Ну выступили и выступили, что ж поделать, это даже можно и не комментировать. Что касается Санкт-Петербурга, то как минимум про одну больницу я точно знаю, где просто запрещают проводить тесты на инфицирование ковидом медработникам. Как вы думаете, они умрут от коронавируса или нет? У нас давно некоторые начальники привыкли играть со статистикой так, как им выгодно. Наверное, продолжают это делать и сейчас.
Почему погибают доктора?
Я думаю, что там может быть много факторов. Это может быть не только отсутствие должной защиты [спецкостюмы и маски], но и еще не в полной мере правильно организованная сортировка пациентов. Особенно в тех больницах, которые не считаются коронавирусными, то есть не переоборудованными для лечения больных с ковидом.
В этих больницах персонал особенно не защищен и, как мне кажется, подвергается гораздо большему риску заражения в силу того, что там перемешаны пациенты, неизвестно чем болеющие, в том числе туда все время залетают пациенты с позитивными ковид-тестами. Так было и у меня в больнице, пока она не была перепрофилирована. К нам регулярно попадали ковид-позитивные пациенты.
Насколько я знаю, вы также заразились?
Мое отделение уже вторую неделю не работает — на карантине. Более 30 процентов сотрудников заболели или оказались ковид-плюс.
Как вы себя чувствуете? Лечитесь по протоколам Минздрава?
Чувствую себя хорошо, у меня практически нет никаких симптомов. По моим медицинским представлениям не каждый коронавирус нужно лечить так, как прописано в протоколах Минздрава. Поэтому я не принимал указанные там препараты. Мой повторный тест на коронавирус — уже негативный.
Коллеги ваши как переносят болезнь?
Кто-то также переносит в легкой форме, кто-то похуже.
Один из порталов по поиску работы искал молодых врачей-добровольцев, которые, поработав с коронавирусными пациентами, сами заразятся, переболеют в легкой форме, зато потом будут устойчивы к вирусу и смогут без проблем идти в ковидные центры. Насколько оправдана такая стратегия?
А кто для вас молодой врач? Я сейчас открыл «Список памяти». Там есть люди, которым 48 лет, 47, 41, 37, 45, 56, 30... Молодые, в общем-то, люди. Они не просто заболели, они умерли. Это к вопросу о том, надо ли всех подряд заражать.
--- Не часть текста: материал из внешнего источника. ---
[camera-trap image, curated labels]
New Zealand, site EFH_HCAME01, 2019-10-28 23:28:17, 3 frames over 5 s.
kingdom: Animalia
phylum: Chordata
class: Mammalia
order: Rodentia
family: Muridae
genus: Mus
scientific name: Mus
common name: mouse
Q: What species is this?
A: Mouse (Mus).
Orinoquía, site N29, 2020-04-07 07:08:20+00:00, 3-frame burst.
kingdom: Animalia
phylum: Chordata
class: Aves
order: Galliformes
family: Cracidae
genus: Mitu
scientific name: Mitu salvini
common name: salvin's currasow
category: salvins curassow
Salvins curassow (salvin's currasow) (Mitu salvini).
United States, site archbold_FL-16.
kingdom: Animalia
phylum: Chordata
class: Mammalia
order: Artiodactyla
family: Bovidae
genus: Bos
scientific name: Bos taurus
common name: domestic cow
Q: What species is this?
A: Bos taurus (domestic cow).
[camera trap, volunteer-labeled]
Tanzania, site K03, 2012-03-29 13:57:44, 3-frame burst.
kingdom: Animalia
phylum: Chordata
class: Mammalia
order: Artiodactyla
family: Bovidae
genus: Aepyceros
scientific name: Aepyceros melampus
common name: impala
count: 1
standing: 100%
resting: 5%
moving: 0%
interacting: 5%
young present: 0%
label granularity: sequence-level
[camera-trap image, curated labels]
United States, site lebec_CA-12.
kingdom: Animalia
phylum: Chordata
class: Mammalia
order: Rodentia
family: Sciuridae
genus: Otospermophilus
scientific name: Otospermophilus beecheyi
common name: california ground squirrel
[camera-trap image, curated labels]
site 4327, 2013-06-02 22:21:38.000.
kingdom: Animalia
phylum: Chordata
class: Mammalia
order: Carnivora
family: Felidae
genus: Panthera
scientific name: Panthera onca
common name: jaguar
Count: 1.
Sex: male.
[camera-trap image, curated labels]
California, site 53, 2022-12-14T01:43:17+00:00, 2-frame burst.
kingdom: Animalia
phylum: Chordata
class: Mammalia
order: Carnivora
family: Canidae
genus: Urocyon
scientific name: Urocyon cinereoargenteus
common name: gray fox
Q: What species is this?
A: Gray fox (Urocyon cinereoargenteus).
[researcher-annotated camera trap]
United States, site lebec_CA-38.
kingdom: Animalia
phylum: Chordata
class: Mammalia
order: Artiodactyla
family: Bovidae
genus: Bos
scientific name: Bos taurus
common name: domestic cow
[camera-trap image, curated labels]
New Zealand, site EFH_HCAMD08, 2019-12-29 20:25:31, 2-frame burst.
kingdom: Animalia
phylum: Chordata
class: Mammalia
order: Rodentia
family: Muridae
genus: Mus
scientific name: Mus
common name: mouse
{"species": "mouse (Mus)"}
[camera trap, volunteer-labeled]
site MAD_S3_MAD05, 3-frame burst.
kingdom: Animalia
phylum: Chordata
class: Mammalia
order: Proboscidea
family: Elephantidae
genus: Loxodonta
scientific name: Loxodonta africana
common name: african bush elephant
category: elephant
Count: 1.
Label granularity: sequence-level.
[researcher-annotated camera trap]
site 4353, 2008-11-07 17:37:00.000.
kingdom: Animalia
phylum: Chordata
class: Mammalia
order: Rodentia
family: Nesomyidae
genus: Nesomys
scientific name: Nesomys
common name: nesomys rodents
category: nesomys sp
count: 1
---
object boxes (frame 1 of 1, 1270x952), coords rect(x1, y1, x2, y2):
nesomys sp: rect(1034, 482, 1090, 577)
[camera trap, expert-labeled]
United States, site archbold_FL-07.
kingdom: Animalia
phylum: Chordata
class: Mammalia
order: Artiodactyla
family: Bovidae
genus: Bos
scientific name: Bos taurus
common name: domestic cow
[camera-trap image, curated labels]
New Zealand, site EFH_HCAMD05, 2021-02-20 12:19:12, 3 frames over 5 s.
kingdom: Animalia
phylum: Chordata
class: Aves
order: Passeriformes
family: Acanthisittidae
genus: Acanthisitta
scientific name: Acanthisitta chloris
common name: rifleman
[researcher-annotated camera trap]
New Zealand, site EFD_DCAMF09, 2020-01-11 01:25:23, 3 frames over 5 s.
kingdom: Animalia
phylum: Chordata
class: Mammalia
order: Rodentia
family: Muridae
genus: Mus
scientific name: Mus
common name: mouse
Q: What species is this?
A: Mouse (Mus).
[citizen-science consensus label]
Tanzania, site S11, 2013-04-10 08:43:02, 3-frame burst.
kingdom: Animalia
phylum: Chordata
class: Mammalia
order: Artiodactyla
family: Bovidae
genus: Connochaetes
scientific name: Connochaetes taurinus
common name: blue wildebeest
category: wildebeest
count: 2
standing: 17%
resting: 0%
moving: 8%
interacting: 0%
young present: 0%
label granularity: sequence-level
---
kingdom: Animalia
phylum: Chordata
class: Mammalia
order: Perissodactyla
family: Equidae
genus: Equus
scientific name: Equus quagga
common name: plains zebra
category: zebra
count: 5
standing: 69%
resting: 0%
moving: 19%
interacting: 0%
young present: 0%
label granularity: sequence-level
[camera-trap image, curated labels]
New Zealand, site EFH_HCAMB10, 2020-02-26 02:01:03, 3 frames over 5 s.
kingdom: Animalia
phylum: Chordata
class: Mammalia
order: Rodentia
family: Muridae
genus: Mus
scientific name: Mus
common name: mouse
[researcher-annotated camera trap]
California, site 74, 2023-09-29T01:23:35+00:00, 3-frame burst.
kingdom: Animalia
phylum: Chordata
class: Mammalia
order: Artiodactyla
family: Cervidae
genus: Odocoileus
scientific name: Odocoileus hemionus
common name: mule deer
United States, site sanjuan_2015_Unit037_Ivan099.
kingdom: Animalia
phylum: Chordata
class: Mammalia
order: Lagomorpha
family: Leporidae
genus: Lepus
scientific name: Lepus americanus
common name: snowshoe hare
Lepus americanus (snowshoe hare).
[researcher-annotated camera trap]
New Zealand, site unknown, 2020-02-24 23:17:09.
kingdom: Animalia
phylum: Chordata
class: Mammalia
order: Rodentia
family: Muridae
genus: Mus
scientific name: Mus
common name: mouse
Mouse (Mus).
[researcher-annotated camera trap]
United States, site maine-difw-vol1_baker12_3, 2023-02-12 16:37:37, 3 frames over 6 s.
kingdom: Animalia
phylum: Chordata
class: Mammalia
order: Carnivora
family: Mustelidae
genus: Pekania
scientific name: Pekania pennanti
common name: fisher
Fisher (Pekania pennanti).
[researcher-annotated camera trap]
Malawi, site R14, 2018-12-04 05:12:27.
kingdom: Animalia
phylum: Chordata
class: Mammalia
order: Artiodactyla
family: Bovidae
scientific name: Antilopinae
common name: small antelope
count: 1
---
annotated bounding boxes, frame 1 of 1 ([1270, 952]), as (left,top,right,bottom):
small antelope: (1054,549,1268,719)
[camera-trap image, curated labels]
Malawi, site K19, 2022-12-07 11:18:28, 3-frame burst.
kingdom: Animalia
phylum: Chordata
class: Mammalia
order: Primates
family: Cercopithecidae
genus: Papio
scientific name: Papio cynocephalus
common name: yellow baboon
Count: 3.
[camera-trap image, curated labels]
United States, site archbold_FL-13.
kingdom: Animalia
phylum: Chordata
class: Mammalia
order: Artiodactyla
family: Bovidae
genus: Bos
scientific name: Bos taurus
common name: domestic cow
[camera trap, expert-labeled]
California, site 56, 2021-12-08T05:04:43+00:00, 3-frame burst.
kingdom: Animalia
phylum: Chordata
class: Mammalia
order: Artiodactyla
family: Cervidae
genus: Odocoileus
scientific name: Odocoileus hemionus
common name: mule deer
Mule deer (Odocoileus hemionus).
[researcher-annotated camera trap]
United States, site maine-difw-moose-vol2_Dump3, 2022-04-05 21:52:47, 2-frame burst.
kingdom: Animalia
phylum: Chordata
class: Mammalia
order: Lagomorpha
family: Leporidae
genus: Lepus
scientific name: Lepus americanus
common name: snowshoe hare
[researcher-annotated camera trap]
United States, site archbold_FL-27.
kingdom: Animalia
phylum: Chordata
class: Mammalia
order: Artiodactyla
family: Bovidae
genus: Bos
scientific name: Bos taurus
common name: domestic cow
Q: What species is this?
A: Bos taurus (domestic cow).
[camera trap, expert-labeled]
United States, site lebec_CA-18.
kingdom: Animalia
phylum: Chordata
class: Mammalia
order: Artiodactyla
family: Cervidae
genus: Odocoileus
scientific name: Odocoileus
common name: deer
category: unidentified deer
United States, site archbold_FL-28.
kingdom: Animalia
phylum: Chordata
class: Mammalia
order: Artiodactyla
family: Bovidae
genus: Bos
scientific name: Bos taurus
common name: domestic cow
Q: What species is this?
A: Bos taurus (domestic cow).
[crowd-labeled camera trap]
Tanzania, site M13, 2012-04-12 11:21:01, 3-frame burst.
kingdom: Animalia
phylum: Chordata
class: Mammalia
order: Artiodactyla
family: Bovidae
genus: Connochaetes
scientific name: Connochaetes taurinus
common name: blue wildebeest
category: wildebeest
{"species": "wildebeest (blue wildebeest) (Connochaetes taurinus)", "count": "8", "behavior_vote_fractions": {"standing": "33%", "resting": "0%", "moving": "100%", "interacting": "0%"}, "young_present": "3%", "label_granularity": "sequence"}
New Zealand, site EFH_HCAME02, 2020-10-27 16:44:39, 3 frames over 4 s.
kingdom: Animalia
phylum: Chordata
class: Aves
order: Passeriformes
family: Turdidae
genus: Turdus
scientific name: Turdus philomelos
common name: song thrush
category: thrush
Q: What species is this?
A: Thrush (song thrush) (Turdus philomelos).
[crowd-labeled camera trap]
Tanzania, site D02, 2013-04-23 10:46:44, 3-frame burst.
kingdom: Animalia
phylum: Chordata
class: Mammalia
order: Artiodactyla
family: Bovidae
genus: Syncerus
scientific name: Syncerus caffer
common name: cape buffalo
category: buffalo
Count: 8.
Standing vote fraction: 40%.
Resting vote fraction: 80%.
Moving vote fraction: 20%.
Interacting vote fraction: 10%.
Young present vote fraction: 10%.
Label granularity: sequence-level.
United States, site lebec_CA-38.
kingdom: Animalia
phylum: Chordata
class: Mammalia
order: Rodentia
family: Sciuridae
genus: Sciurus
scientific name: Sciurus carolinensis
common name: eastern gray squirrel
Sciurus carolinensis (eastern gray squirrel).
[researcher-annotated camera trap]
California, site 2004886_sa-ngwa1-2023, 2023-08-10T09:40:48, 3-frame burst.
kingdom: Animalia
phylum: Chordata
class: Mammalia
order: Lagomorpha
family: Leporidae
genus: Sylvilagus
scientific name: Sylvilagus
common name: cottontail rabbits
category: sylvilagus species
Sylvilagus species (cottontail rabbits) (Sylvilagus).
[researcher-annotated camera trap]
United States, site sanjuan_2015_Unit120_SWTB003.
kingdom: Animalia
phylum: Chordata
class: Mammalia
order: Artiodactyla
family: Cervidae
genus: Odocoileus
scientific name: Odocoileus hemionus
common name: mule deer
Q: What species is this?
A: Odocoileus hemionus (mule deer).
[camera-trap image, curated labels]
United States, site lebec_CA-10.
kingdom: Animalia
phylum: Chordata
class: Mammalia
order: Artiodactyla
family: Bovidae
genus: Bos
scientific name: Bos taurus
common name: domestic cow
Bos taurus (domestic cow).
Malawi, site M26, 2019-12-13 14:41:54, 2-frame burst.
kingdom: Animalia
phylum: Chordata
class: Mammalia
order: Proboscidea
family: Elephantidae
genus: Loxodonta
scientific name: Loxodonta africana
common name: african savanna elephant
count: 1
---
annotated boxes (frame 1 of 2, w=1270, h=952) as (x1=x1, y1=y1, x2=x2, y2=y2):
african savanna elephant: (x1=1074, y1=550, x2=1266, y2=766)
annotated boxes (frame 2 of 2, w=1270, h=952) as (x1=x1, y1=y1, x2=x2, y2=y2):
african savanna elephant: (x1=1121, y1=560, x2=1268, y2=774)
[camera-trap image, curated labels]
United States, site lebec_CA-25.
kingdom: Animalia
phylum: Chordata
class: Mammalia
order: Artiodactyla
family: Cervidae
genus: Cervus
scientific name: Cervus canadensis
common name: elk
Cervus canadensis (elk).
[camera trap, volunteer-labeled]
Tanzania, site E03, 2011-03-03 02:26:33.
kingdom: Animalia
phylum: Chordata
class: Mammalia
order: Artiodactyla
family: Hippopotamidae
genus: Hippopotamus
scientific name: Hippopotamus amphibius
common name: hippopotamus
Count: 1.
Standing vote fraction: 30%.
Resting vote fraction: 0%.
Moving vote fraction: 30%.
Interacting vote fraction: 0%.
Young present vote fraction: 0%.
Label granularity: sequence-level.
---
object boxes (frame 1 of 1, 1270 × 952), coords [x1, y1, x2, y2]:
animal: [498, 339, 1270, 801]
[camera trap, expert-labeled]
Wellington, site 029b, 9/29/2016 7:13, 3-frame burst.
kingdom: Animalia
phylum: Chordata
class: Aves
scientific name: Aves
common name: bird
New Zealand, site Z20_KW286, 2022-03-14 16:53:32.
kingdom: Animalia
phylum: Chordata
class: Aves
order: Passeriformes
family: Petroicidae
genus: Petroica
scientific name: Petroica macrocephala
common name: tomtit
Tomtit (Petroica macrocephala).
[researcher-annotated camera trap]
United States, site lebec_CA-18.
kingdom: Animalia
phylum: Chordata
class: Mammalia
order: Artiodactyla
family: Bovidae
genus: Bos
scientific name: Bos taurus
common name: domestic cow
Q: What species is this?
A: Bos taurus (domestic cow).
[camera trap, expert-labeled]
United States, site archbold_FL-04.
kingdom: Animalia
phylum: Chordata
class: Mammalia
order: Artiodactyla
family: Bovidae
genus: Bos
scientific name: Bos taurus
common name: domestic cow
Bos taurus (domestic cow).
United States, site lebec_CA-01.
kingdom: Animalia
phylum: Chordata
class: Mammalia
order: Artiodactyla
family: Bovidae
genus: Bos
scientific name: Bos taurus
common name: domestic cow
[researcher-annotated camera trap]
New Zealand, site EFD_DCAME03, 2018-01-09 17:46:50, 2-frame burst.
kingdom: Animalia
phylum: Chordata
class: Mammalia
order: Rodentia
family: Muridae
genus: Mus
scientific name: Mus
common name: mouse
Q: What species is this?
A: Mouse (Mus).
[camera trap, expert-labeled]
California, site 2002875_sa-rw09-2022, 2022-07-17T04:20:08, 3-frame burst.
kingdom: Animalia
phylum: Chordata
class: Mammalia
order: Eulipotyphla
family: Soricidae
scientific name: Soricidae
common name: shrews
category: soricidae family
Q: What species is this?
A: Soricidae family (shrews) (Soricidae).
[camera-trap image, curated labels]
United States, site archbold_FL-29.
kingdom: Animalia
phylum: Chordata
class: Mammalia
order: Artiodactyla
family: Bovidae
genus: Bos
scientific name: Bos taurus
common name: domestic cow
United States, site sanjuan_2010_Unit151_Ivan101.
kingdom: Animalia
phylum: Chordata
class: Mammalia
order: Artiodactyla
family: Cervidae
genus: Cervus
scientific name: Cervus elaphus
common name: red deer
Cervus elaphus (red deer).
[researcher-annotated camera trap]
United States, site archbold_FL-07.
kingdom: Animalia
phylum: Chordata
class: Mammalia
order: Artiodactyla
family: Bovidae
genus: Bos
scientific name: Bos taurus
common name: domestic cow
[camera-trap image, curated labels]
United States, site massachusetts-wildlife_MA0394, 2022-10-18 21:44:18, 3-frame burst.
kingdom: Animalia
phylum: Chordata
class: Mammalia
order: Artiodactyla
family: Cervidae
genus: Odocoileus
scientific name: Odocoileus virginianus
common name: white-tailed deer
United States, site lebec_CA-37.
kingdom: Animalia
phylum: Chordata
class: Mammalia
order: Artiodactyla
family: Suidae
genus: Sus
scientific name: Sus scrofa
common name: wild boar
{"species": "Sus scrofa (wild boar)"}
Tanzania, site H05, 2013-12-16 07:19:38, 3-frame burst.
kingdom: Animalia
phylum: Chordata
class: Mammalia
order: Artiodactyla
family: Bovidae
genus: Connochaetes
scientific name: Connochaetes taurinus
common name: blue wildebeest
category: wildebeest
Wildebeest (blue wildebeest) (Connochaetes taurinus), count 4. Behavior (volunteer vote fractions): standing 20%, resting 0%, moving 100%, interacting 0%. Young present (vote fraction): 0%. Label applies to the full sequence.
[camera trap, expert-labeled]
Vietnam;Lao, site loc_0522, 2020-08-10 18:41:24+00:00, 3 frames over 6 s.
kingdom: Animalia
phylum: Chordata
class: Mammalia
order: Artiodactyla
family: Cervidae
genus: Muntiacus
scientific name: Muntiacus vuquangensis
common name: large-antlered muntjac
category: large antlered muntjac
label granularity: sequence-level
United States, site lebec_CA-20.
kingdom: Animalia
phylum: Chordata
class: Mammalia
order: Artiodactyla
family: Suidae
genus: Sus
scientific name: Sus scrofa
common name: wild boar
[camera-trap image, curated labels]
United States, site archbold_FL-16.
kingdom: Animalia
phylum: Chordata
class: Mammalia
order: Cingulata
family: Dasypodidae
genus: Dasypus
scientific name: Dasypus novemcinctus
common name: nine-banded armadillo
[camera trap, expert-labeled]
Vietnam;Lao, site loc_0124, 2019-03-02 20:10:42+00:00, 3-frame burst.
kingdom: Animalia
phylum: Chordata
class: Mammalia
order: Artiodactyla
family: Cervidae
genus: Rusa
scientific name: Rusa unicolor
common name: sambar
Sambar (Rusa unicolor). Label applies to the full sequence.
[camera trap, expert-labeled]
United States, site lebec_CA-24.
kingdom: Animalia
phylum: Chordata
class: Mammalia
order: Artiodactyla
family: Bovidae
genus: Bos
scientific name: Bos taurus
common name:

В своем блоге вы пишете о том, что в нынешних условиях все больницы должны быть «ковидными», делить их условно на «чистые» и «грязные» нельзя. Но где тогда лечить инфаркты, переломы, рак?
Именно для того, чтобы лечить пациентов, у которых другие болезни, не нужно разделять. Человек с инфарктом и инсультом, попав в нековидную больницу, имеет одинаковый шанс заразиться, как и в ковидной. Риск заболеть в некоронавирусной больнице гораздо выше, чем в любом другом месте.
От того, что определен статус больницы, заражений в них меньше не станет. В каждой больнице должна быть возможность лечить разных пациентов, особенно в крупных многопрофильных стационарах. Системе это даст возможность лечить относительно плановых больных, тех, кто должен наблюдаться со своими хроническими болезнями: онкологическими, сердечно-сосудистыми, редкими — орфанными. И многих других, чье состояние требует госпитальных процедур, которые сейчас не могут быть выполнены во многом из-за отсутствия нормально функционирующей системы.
На практике как это реализовать? То есть все больницы сейчас должны работать по принципу ковидных? Делиться на «чистые» и «грязные» зоны, а сотрудники должны быть экипированы в «скафандры»?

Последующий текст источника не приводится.